In late 2014 I wrote three science fiction novels set in space in a row, then there was a sudden hairpin curve: I had to go directly into a cozy mystery set in contemporary America.
That’s quite a sharp turn, but if I were a car, I’d be a Volvo. I’m made for a smooth, comfortable ride and good safety ratings, not to corner on a dime. I was deeply in the science fiction mindset, and I’d have preferred to just write a few more space books – but I had to shift gears on the spot.
Coming off one book and going right into another in a different genre means getting comfortable with a new story, new characters, a new setting, and sometimes a new voice – not always an easy thing to do quickly.
One thing that helps me when the clock is ticking is to bring a visual element into the process, like this:
I call this a spread, and it serves several purposes. Putting faces on my characters helps me get to know them faster, and even just a little imagery of my setting brings me into it, and makes the people and the places seem more immediate in my mind – less like ideas, and more like things that are actually there.
More than just helping familiarize me with the new, doing this helps get me away from whatever I was working on before – I don’t want aliens or dragons on my mind when I’m writing about a bed and breakfast in central Oregon.
A spread doesn’t have to be pretty, and of course there aren’t any hard and fast rules for what it has to include – sometimes I’ve got the whole book outlined in it, and sometimes it’s really just the cast and their faces.
A spread is a place for any information that you might find useful; I once wrote on one in big, bold letters: “The theme is forgiveness. Don’t get carried away.” And that was a constant reminder as I worked my way through that initial draft.

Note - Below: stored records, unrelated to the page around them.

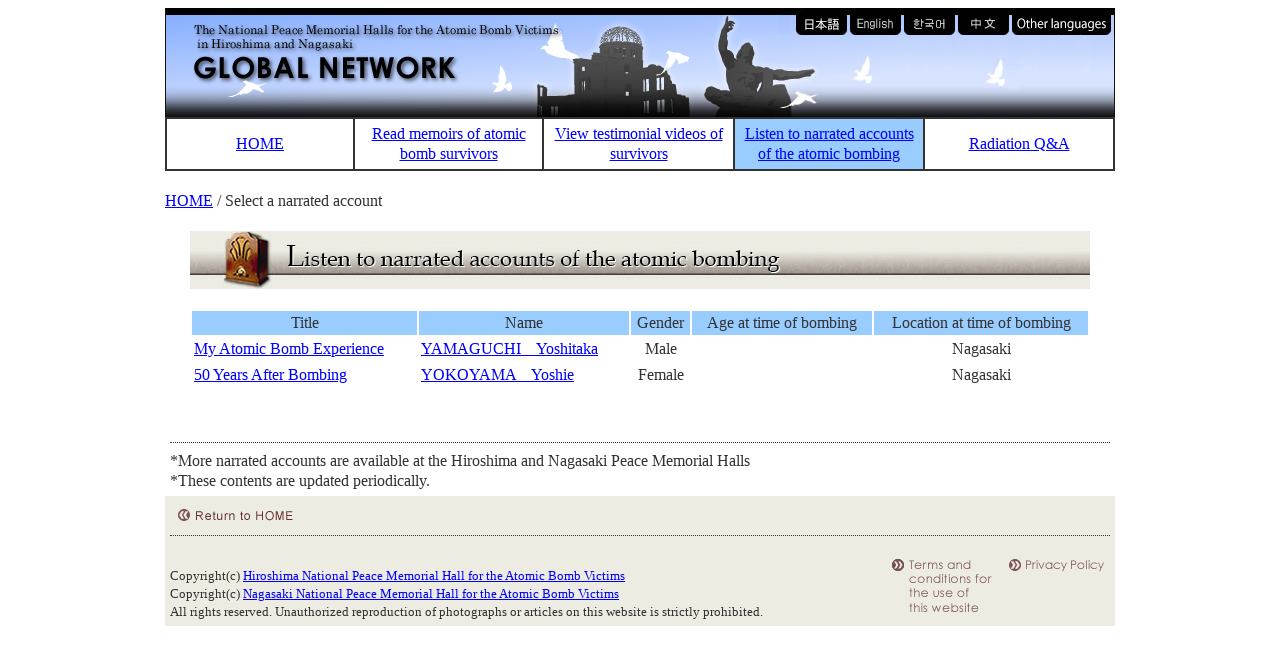

--- FILE ---
content_type: text/html; charset=UTF-8
request_url: https://www.global-peace.go.jp/en/sound/index.php?&dt=230330044723
body_size: 6802
content:
<!DOCTYPE html PUBLIC "-//W3C//DTD XHTML 1.0 Transitional//EN" "http://www.w3.org/TR/xhtml1/DTD/xhtml1-transitional.dtd">
<html xmlns="http://www.w3.org/1999/xhtml">
<head>
<meta http-equiv="X-UA-Compatible" content="IE=edge"/>
<meta http-equiv="Content-Type" content="text/html; charset=utf-8" />
<meta http-equiv="Pragma" content="no-cache">
<meta http-equiv="Cache-Control" content="no-cache">
<meta http-equiv="Expires" content="0">
<title>The National Peace Memorial Halls for the Atomic Bomb Victims in Hiroshima and Nagasaki Global Network</title>
<link rel="stylesheet" type="text/css" href="../../css/common.css" />

</head>

<body>

<div align="center">
    <table width="950" border="0" align="center" cellpadding="0" cellspacing="0">
    <tr>
      <td bgcolor="#FFFFFF" class="style2"><table width="950" border="0" cellspacing="0" cellpadding="0">
          <tr>
            <td width="629" height="109" rowspan="2" align="right" valign="bottom"><img src="../en_img/en_header01.jpg" width="629" height="109" alt="国立広島・長崎原爆死没者追悼平和祈念館　平和情報ネットワーク GLOBAL NETWORK" /></td>
            <td height="27" align="left" valign="bottom" bgcolor="#B4C7F2"><a href="../../index.php"><img src="../../img/img_tab_jp.jpg" alt="Japanease" width="55" height="27" border="0" /></a><a href="../en_index.php"><img src="../../img/img_tab_en.jpg" alt="English" width="55" height="27" border="0" /></a><a href="../../ko/ko_index.php"><img src="../../img/img_tab_ko.jpg" width="54" height="27" border="0" /></a><a href="../../ch/ch_index.php"><img src="../../img/img_tab_ch.jpg" width="54" height="27" border="0" /></a><a href="../../OTHER/ot_index.php"><img src="../../img/img_tab_oth.jpg" width="103" height="27" border="0" /></a></td>
          </tr>
          <tr>
            <td width="321" height="82" align="left" valign="bottom"><img src="../../img/img_header02.jpg" width="321" height="82" alt="" /></td>
          </tr>
        </table>
        <table width="950" border="1" cellpadding="5" cellspacing="0" bordercolor="#333333">
          <tr class="style2">
            <td width="190" align="center" valign="middle"><a href="../en_index.php">HOME</a></td>
            <td width="190" align="center" valign="middle"><a href="../taikenki/index.php?&dt=260131050713">Read memoirs of atomic bomb survivors</a></td>
            <td width="190" align="center" valign="middle"><a href="../picture/index.php?&dt=260131050713">View testimonial videos of survivors</a></td>
            <td width="190" align="center" valign="middle" bgcolor="#99CCFF"><a href="index.php">Listen to narrated accounts of the atomic bombing</a></td>
            <td width="190" align="center" valign="middle"><a href="../en_QandA/en_qa_index.html">Radiation Q&amp;A</a></td>
          </tr>
        </table>
        <br />
        <a href="../en_index.php">HOME</a> / Select a narrated account<br />
        <br />
        <table width="900" border="0" align="center" cellpadding="0" cellspacing="0">
          <tr>
            <td><img src="../en_img/en_title_sound.jpg" width="900" height="58" alt="朗読音声を聞く" /></td>
          </tr>
        </table>
        <br />
        <table width="900" border="0" align="center" cellpadding="2" cellspacing="2">
          <tr>
            <td align="center" bgcolor="#99CCFF"><span class="style2">Title</span></td>
            <td align="center" bgcolor="#99CCFF">Name</td>
            <td align="center" bgcolor="#99CCFF"><span class="style2">Gender</span></td>
            <td align="center" bgcolor="#99CCFF"><span class="style2">Age at time of bombing</span></td>
            <td align="center" bgcolor="#99CCFF"><span class="style2">Location at time of bombing</span></td>
          </tr>
          <tr>
  <td align="left"  ><a href="en_sound_syousai.php?gbID=4&dt=260131050713">My Atomic Bomb Experience</a></td>
  <td align="left"  ><a href="en_sound_syousai.php?gbID=4&dt=260131050713">YAMAGUCHI　Yoshitaka</a></td>
  <td align="center">Male</td>
  <td align="center"></td>
  <td align="center">Nagasaki</td>
</tr>
<tr>
  <td align="left"  ><a href="en_sound_syousai.php?gbID=8&dt=260131050713">50 Years After Bombing</a></td>
  <td align="left"  ><a href="en_sound_syousai.php?gbID=8&dt=260131050713">YOKOYAMA　Yoshie</a></td>
  <td align="center">Female</td>
  <td align="center"></td>
  <td align="center">Nagasaki</td>
</tr>
        </table>
        <br />
        <br />
        <table width="950" border="0" cellspacing="0" cellpadding="5">
          <tr>
            <td align="left" valign="bottom" bgcolor="#FFFFFF" class="style2"><hr class="dotline" />
              *More narrated accounts are available at the Hiroshima and Nagasaki Peace Memorial Halls<br />
              *These contents are updated periodically. </td>
          </tr>
        </table>
        <table width="950" border="0" cellspacing="0" cellpadding="5">
          <tr>
            <td colspan="2" align="left" valign="bottom" bgcolor="#EDECE2" class="style3"><a href="../en_index.php"><img src="../en_img/btn_home_on_en.gif" alt="HOMEに戻る" width="125" height="28" border="0" /></a>
              <hr class="dotline" /></td>
          </tr>
          <tr>
            <td align="left" valign="bottom" bgcolor="#EDECE2" class="style3">Copyright(c) <a href="https://www.hiro-tsuitokinenkan.go.jp/" target="_blank" rel="noopener noreferrer">Hiroshima National Peace Memorial Hall for the Atomic Bomb Victims</a><br />
              Copyright(c) <a href="https://www.peace-nagasaki.go.jp/" target="_blank" rel="noopener noreferrer">Nagasaki National Peace Memorial Hall for the Atomic Bomb Victims</a><br />
              All rights reserved. Unauthorized reproduction of photographs or articles on this website is strictly prohibited.</td>
            <td align="right" valign="bottom" bgcolor="#EDECE2" class="style2"><a href="../en_policy/en_sitepolicy.html"><img src="../en_img/footer_sitepolicy_on.gif" alt="初めての方へ" width="119" height="68" border="0" /></a><a href="../en_policy/en_privacy.html"><img src="../en_img/footer_privacy_on.gif" alt="個人情報保護方針" width="106" height="68" border="0" /></a></td>
          </tr>
        </table></td>
    </tr>
  </table>
</div>
<map name="Map" id="Map">
  <area shape="rect" coords="634,-5,685,27" href="#" alt="日本語" />
  <area shape="rect" coords="687,-5,738,27" href="#" alt="英語" />
  <area shape="rect" coords="741,-5,792,27" href="#" alt="ハングル語" />
  <area shape="rect" coords="795,-5,846,27" href="#" alt="中国語" />
  <area shape="rect" coords="850,0,954,27" href="#" alt="その他の言語" />
</map>
</body>
</html>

If I’ve just finished a book with a massive cast of characters, and my next one also has a massive cast of characters – and of course I’m haunted at all times by the casts of dozens of novels past – that can make for a lot of people to keep track of.
But when I’m in a first draft, the only cast that matters is the one that I’m currently writing – so a good spread can be a very useful quick reference tool if I ever start to lose track.
Laying things out visually can help with cast balance and story structure, because you can look at your lineup and scenario from a different perspective than you would in a word document, and that can let you see patterns or tendencies you have that you might not have noticed in your work. You might discover that too much of your cast is improbably attractive, not diverse enough, or that you’ve inadvertently developed a penchant for setting climactic action scenes in churches in the rain – all problems I have, and routinely ignore. But at least I know I have them, and I might not otherwise.
Obviously this isn’t going to be useful for everyone, but it can be fun, even therapeutic to do. I like to do my own art, or if there’s no time, at least outsource it – but if that’s not an option, there’s always your favorite celebrities to lend faces to your characters if you don’t already have something in mind. My regulars seem to be Ron Perlman, Mads Mikkelsen, and Adrien Brody. I think I’ve cast Adrien Brody in about 90% of my books. I know what you’re thinking, and you’re right.
It’s also a lot of fun to look through old spreads for books you did in the past, and compare the initial blueprint to what you actually ended up writing. Also to occasionally ask yourself what on earth you were thinking, and if you shouldn’t find another career.
If you’re having trouble shaking off one world in favor of the one you’re planning to write next, it might be worthwhile to try something like this – I know it helps me. Sometimes I’ll even set a spread as my desktop wallpaper so I don’t lose sight of where my head needs to be.
And I’d completely forgotten that I cast Taylor Swift in Glory, and Kristin Stewart in LCI.